(Records for the exercise Opens)
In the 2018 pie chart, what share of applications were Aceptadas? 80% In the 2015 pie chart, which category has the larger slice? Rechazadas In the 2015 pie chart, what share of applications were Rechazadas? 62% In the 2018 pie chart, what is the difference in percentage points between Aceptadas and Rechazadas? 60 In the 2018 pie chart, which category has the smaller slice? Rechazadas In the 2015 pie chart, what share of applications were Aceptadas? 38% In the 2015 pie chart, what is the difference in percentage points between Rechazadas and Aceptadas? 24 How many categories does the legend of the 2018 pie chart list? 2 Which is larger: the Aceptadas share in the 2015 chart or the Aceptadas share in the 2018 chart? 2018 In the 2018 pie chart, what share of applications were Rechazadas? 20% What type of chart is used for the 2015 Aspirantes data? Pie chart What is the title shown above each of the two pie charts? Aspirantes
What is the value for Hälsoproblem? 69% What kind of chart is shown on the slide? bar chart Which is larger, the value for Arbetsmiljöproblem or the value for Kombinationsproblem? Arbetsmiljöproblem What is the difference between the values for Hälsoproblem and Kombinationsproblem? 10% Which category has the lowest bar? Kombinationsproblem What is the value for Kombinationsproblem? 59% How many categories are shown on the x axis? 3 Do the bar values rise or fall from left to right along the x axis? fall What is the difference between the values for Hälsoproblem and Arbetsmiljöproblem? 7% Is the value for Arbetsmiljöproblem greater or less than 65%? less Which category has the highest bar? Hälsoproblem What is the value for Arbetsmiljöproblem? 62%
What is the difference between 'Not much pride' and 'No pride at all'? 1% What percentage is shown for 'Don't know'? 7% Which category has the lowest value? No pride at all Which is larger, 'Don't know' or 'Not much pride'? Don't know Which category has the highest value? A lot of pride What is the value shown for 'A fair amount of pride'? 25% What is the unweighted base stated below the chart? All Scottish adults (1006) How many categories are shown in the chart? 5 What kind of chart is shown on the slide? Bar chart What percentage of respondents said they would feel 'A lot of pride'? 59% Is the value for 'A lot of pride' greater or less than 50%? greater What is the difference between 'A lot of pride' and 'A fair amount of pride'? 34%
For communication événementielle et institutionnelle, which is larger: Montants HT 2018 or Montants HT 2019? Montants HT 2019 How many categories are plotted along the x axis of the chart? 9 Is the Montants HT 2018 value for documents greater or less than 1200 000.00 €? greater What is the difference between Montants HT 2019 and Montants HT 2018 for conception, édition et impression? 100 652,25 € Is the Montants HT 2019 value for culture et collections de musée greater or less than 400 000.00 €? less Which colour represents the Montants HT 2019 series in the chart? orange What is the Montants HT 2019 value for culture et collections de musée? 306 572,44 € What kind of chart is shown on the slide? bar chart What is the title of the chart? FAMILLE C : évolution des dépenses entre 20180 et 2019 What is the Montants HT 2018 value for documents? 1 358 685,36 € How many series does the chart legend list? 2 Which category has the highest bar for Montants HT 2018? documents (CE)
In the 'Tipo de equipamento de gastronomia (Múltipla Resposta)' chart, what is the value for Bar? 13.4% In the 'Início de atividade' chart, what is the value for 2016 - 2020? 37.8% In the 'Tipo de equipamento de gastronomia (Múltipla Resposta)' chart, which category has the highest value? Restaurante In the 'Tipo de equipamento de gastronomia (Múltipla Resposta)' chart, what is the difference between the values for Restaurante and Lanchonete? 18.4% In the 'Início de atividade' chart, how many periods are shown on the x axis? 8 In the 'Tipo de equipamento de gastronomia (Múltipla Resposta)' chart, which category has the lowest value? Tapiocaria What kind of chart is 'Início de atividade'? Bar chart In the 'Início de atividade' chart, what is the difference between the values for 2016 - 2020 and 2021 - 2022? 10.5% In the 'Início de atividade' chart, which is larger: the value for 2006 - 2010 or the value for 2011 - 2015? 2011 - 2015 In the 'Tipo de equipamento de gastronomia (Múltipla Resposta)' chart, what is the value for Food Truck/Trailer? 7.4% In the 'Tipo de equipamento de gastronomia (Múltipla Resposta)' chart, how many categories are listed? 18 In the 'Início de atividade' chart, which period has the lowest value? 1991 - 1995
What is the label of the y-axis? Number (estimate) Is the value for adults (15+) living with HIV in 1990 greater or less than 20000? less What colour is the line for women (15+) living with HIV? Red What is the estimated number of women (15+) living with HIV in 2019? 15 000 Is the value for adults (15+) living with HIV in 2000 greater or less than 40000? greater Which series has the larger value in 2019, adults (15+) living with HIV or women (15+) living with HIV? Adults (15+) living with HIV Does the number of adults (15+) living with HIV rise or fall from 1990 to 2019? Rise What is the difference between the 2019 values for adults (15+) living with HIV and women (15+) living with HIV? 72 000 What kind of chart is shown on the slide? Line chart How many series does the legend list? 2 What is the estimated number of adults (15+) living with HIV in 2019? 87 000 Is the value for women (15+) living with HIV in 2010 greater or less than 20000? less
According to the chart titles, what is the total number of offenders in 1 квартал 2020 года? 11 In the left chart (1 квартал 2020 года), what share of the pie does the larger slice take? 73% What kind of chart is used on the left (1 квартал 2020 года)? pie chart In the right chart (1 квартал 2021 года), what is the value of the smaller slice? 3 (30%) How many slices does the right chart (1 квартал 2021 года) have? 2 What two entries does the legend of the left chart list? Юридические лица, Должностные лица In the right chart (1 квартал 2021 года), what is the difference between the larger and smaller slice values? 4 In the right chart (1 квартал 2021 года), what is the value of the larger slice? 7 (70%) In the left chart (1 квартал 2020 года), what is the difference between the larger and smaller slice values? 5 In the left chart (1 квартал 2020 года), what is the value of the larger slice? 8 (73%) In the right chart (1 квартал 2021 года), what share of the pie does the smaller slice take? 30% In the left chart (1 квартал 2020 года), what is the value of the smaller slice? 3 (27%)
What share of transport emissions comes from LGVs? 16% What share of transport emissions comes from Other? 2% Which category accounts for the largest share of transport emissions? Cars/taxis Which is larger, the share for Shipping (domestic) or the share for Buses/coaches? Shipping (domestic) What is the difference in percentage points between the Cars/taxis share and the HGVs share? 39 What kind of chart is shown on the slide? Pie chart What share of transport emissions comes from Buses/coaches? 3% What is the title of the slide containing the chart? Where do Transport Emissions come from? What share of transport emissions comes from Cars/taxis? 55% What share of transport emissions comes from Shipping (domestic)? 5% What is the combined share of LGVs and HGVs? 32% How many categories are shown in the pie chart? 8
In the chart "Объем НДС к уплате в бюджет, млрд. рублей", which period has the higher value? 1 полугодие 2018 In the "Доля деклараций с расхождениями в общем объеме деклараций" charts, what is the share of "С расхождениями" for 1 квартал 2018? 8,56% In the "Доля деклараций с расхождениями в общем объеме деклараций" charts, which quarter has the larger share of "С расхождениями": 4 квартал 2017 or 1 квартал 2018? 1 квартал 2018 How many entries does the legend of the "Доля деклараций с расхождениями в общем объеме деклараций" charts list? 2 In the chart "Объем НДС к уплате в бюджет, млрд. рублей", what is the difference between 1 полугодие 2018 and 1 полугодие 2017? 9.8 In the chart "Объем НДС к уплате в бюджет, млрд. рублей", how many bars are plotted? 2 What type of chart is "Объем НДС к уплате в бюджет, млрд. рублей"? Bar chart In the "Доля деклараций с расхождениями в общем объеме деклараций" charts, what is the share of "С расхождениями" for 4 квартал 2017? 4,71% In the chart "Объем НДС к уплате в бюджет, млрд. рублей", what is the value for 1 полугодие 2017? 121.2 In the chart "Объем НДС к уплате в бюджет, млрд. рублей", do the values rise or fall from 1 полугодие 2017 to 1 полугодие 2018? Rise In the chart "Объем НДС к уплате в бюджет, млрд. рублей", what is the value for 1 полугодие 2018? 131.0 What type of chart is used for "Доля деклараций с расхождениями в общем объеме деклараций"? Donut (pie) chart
(Records for the exercise Closes)
§ **Activity**
Present each line of the listing above as a row in a Markdown table with the columns Row and Listing line, numbering the rows and omitting blank lines.

§ **Task result**
| Row | Listing line |
|---|---|
| 1 | In the 2018 pie chart, what share of applications were Aceptadas? 80% In the 2015 pie chart, which category has the larger slice? Rechazadas In the 2015 pie chart, what share of applications were Rechazadas? 62% In the 2018 pie chart, what is the difference in percentage points between Aceptadas and Rechazadas? 60 In the 2018 pie chart, which category has the smaller slice? Rechazadas In the 2015 pie chart, what share of applications were Aceptadas? 38% In the 2015 pie chart, what is the difference in percentage points between Rechazadas and Aceptadas? 24 How many categories does the legend of the 2018 pie chart list? 2 Which is larger: the Aceptadas share in the 2015 chart or the Aceptadas share in the 2018 chart? 2018 In the 2018 pie chart, what share of applications were Rechazadas? 20% What type of chart is used for the 2015 Aspirantes data? Pie chart What is the title shown above each of the two pie charts? Aspirantes |
| 2 | What is the value for Hälsoproblem? 69% What kind of chart is shown on the slide? bar chart Which is larger, the value for Arbetsmiljöproblem or the value for Kombinationsproblem? Arbetsmiljöproblem What is the difference between the values for Hälsoproblem and Kombinationsproblem? 10% Which category has the lowest bar? Kombinationsproblem What is the value for Kombinationsproblem? 59% How many categories are shown on the x axis? 3 Do the bar values rise or fall from left to right along the x axis? fall What is the difference between the values for Hälsoproblem and Arbetsmiljöproblem? 7% Is the value for Arbetsmiljöproblem greater or less than 65%? less Which category has the highest bar? Hälsoproblem What is the value for Arbetsmiljöproblem? 62% |
| 3 | What is the difference between 'Not much pride' and 'No pride at all'? 1% What percentage is shown for 'Don't know'? 7% Which category has the lowest value? No pride at all Which is larger, 'Don't know' or 'Not much pride'? Don't know Which category has the highest value? A lot of pride What is the value shown for 'A fair amount of pride'? 25% What is the unweighted base stated below the chart? All Scottish adults (1006) How many categories are shown in the chart? 5 What kind of chart is shown on the slide? Bar chart What percentage of respondents said they would feel 'A lot of pride'? 59% Is the value for 'A lot of pride' greater or less than 50%? greater What is the difference between 'A lot of pride' and 'A fair amount of pride'? 34% |
| 4 | For communication événementielle et institutionnelle, which is larger: Montants HT 2018 or Montants HT 2019? Montants HT 2019 How many categories are plotted along the x axis of the chart? 9 Is the Montants HT 2018 value for documents greater or less than 1200 000.00 €? greater What is the difference between Montants HT 2019 and Montants HT 2018 for conception, édition et impression? 100 652,25 € Is the Montants HT 2019 value for culture et collections de musée greater or less than 400 000.00 €? less Which colour represents the Montants HT 2019 series in the chart? orange What is the Montants HT 2019 value for culture et collections de musée? 306 572,44 € What kind of chart is shown on the slide? bar chart What is the title of the chart? FAMILLE C : évolution des dépenses entre 20180 et 2019 What is the Montants HT 2018 value for documents? 1 358 685,36 € How many series does the chart legend list? 2 Which category has the highest bar for Montants HT 2018? documents (CE) |
| 5 | In the 'Tipo de equipamento de gastronomia (Múltipla Resposta)' chart, what is the value for Bar? 13.4% In the 'Início de atividade' chart, what is the value for 2016 - 2020? 37.8% In the 'Tipo de equipamento de gastronomia (Múltipla Resposta)' chart, which category has the highest value? Restaurante In the 'Tipo de equipamento de gastronomia (Múltipla Resposta)' chart, what is the difference between the values for Restaurante and Lanchonete? 18.4% In the 'Início de atividade' chart, how many periods are shown on the x axis? 8 In the 'Tipo de equipamento de gastronomia (Múltipla Resposta)' chart, which category has the lowest value? Tapiocaria What kind of chart is 'Início de atividade'? Bar chart In the 'Início de atividade' chart, what is the difference between the values for 2016 - 2020 and 2021 - 2022? 10.5% In the 'Início de atividade' chart, which is larger: the value for 2006 - 2010 or the value for 2011 - 2015? 2011 - 2015 In the 'Tipo de equipamento de gastronomia (Múltipla Resposta)' chart, what is the value for Food Truck/Trailer? 7.4% In the 'Tipo de equipamento de gastronomia (Múltipla Resposta)' chart, how many categories are listed? 18 In the 'Início de atividade' chart, which period has the lowest value? 1991 - 1995 |
| 6 | What is the label of the y-axis? Number (estimate) Is the value for adults (15+) living with HIV in 1990 greater or less than 20000? less What colour is the line for women (15+) living with HIV? Red What is the estimated number of women (15+) living with HIV in 2019? 15 000 Is the value for adults (15+) living with HIV in 2000 greater or less than 40000? greater Which series has the larger value in 2019, adults (15+) living with HIV or women (15+) living with HIV? Adults (15+) living with HIV Does the number of adults (15+) living with HIV rise or fall from 1990 to 2019? Rise What is the difference between the 2019 values for adults (15+) living with HIV and women (15+) living with HIV? 72 000 What kind of chart is shown on the slide? Line chart How many series does the legend list? 2 What is the estimated number of adults (15+) living with HIV in 2019? 87 000 Is the value for women (15+) living with HIV in 2010 greater or less than 20000? less |
| 7 | According to the chart titles, what is the total number of offenders in 1 квартал 2020 года? 11 In the left chart (1 квартал 2020 года), what share of the pie does the larger slice take? 73% What kind of chart is used on the left (1 квартал 2020 года)? pie chart In the right chart (1 квартал 2021 года), what is the value of the smaller slice? 3 (30%) How many slices does the right chart (1 квартал 2021 года) have? 2 What two entries does the legend of the left chart list? Юридические лица, Должностные лица In the right chart (1 квартал 2021 года), what is the difference between the larger and smaller slice values? 4 In the right chart (1 квартал 2021 года), what is the value of the larger slice? 7 (70%) In the left chart (1 квартал 2020 года), what is the difference between the larger and smaller slice values? 5 In the left chart (1 квартал 2020 года), what is the value of the larger slice? 8 (73%) In the right chart (1 квартал 2021 года), what share of the pie does the smaller slice take? 30% In the left chart (1 квартал 2020 года), what is the value of the smaller slice? 3 (27%) |
| 8 | What share of transport emissions comes from LGVs? 16% What share of transport emissions comes from Other? 2% Which category accounts for the largest share of transport emissions? Cars/taxis Which is larger, the share for Shipping (domestic) or the share for Buses/coaches? Shipping (domestic) What is the difference in percentage points between the Cars/taxis share and the HGVs share? 39 What kind of chart is shown on the slide? Pie chart What share of transport emissions comes from Buses/coaches? 3% What is the title of the slide containing the chart? Where do Transport Emissions come from? What share of transport emissions comes from Cars/taxis? 55% What share of transport emissions comes from Shipping (domestic)? 5% What is the combined share of LGVs and HGVs? 32% How many categories are shown in the pie chart? 8 |
| 9 | In the chart "Объем НДС к уплате в бюджет, млрд. рублей", which period has the higher value? 1 полугодие 2018 In the "Доля деклараций с расхождениями в общем объеме деклараций" charts, what is the share of "С расхождениями" for 1 квартал 2018? 8,56% In the "Доля деклараций с расхождениями в общем объеме деклараций" charts, which quarter has the larger share of "С расхождениями": 4 квартал 2017 or 1 квартал 2018? 1 квартал 2018 How many entries does the legend of the "Доля деклараций с расхождениями в общем объеме деклараций" charts list? 2 In the chart "Объем НДС к уплате в бюджет, млрд. рублей", what is the difference between 1 полугодие 2018 and 1 полугодие 2017? 9.8 In the chart "Объем НДС к уплате в бюджет, млрд. рублей", how many bars are plotted? 2 What type of chart is "Объем НДС к уплате в бюджет, млрд. рублей"? Bar chart In the "Доля деклараций с расхождениями в общем объеме деклараций" charts, what is the share of "С расхождениями" for 4 квартал 2017? 4,71% In the chart "Объем НДС к уплате в бюджет, млрд. рублей", what is the value for 1 полугодие 2017? 121.2 In the chart "Объем НДС к уплате в бюджет, млрд. рублей", do the values rise or fall from 1 полугодие 2017 to 1 полугодие 2018? Rise In the chart "Объем НДС к уплате в бюджет, млрд. рублей", what is the value for 1 полугодие 2018? 131.0 What type of chart is used for "Доля деклараций с расхождениями в общем объеме деклараций"? Donut (pie) chart |